Nigral stimulation for freezing of gait: kinematic gait parameters inform optimization of stimulation frequency
Innovative technology allows for personalization of stimulation frequency in dual-site deep brain stimulation (DBS), offering promise for challenging symptoms in advanced Parkinson’s disease (PD), particularly freezing of gait (FoG). Early results suggest that combining standard subthalamic nucleus (STN) stimulation with substantia nigra pars reticulata (SNr) stimulation may improve FoG outcomes. However, patient response and the optimal SNr stimulation frequency vary.

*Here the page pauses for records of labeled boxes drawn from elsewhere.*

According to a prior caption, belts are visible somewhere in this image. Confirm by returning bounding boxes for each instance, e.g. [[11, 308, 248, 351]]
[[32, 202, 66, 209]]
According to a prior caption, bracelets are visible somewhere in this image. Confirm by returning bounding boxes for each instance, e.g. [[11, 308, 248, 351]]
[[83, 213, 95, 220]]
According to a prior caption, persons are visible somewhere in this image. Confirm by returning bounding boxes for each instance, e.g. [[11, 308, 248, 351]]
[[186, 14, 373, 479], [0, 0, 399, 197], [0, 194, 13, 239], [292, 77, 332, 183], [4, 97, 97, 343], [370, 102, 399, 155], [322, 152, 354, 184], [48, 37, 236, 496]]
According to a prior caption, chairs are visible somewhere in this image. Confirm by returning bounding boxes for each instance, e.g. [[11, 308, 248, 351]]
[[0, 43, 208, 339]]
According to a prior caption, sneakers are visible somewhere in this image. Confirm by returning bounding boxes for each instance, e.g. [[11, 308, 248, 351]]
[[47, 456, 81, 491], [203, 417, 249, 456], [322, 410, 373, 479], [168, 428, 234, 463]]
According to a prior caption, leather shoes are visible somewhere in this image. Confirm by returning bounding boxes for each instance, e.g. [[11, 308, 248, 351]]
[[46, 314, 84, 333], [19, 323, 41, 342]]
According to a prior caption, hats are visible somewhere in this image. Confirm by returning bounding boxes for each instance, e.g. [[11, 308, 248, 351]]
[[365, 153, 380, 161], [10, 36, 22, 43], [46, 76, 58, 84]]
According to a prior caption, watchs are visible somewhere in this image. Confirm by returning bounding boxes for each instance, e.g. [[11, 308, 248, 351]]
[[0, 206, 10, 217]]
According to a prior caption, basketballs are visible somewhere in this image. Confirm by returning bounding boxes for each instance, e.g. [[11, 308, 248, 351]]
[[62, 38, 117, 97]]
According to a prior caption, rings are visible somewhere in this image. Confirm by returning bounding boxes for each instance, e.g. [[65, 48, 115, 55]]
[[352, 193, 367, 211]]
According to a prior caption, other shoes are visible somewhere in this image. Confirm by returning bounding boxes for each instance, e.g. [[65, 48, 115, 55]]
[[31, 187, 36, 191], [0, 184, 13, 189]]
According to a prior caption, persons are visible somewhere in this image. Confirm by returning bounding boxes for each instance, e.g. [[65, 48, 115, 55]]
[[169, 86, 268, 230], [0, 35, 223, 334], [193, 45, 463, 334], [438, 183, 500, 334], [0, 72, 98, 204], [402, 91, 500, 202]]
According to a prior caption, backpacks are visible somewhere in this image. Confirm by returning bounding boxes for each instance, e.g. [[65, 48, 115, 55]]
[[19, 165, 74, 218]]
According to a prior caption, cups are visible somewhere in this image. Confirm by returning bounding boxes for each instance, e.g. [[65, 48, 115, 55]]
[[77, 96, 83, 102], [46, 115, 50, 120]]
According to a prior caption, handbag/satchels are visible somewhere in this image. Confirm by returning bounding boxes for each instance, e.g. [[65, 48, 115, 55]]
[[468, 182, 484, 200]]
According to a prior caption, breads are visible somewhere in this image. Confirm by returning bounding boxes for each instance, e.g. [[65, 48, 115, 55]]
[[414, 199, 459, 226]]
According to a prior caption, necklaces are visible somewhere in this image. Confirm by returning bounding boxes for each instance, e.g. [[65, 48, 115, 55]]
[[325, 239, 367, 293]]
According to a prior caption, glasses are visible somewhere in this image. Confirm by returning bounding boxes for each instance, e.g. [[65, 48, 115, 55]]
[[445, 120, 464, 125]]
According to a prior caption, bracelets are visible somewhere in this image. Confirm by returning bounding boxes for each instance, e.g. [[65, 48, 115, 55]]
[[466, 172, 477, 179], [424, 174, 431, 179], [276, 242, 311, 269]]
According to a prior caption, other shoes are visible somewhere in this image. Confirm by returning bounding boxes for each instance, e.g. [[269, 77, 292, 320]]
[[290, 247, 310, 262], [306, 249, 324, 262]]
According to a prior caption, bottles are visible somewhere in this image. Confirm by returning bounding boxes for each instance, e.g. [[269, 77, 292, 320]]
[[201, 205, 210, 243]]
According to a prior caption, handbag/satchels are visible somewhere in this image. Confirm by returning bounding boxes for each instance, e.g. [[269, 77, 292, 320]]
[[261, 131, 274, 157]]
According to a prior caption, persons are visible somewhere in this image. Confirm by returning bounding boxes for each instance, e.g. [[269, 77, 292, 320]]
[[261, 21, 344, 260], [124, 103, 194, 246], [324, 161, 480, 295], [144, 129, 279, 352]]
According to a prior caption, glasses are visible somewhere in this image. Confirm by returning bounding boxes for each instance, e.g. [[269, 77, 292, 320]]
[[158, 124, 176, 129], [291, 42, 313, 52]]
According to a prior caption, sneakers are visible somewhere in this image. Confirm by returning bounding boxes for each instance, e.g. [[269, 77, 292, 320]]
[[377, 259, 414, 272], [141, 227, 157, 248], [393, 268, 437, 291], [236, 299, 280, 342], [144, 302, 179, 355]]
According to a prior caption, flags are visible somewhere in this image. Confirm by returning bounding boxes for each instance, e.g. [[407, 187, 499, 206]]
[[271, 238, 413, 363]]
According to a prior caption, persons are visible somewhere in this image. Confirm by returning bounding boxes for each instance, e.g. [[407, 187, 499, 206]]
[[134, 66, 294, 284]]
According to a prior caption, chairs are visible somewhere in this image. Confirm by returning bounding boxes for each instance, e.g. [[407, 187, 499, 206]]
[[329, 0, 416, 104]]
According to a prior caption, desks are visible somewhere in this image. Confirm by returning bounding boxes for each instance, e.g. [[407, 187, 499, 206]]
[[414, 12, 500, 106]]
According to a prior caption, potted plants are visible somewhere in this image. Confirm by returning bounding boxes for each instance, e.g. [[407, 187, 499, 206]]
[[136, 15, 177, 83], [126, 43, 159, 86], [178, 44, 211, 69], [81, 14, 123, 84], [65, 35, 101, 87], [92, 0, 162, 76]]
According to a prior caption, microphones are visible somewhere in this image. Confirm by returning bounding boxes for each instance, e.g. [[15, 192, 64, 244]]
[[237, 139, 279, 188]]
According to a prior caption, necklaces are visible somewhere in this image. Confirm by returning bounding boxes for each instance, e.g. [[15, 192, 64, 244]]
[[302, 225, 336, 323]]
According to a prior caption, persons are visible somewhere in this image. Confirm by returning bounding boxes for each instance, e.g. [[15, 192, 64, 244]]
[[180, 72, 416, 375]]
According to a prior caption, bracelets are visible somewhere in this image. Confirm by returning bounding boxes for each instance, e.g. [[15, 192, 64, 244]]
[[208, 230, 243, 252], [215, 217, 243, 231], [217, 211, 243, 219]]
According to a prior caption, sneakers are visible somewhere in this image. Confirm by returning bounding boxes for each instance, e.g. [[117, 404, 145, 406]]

Our randomized controlled trial studied patients with advanced PD and persistent FoG, while recording gait kinematics through wearable inertial sensors, along with clinical assessments and patient-reported outcomes. In a with-subjects design, we compared a no-stimulation control with four stimulation conditions: Mono-site STN stimulation at 119 Hz and three dual-site protocols (STN + SNr) with SNr stimulation at 119 Hz, 71 Hz, or 30 Hz, keeping total electrical energy delivered (TEED) constant between SNr conditions. Significant interindividual variability was observed for the optimal stimulation protocol, with comparable proportions favoring STN, STN + SNr119, and STN + SNr71. Changes in spatial and temporal gait parameters, such as stride length and swing time, correlated significantly with FoG clinical improvements, with high correlation coefficients (> 0.8). Optimized stimulation parameters also led to improvements in patient-reported outcomes, highlighting the potential of digital biomarkers in tailoring DBS protocols for individualized outcomes.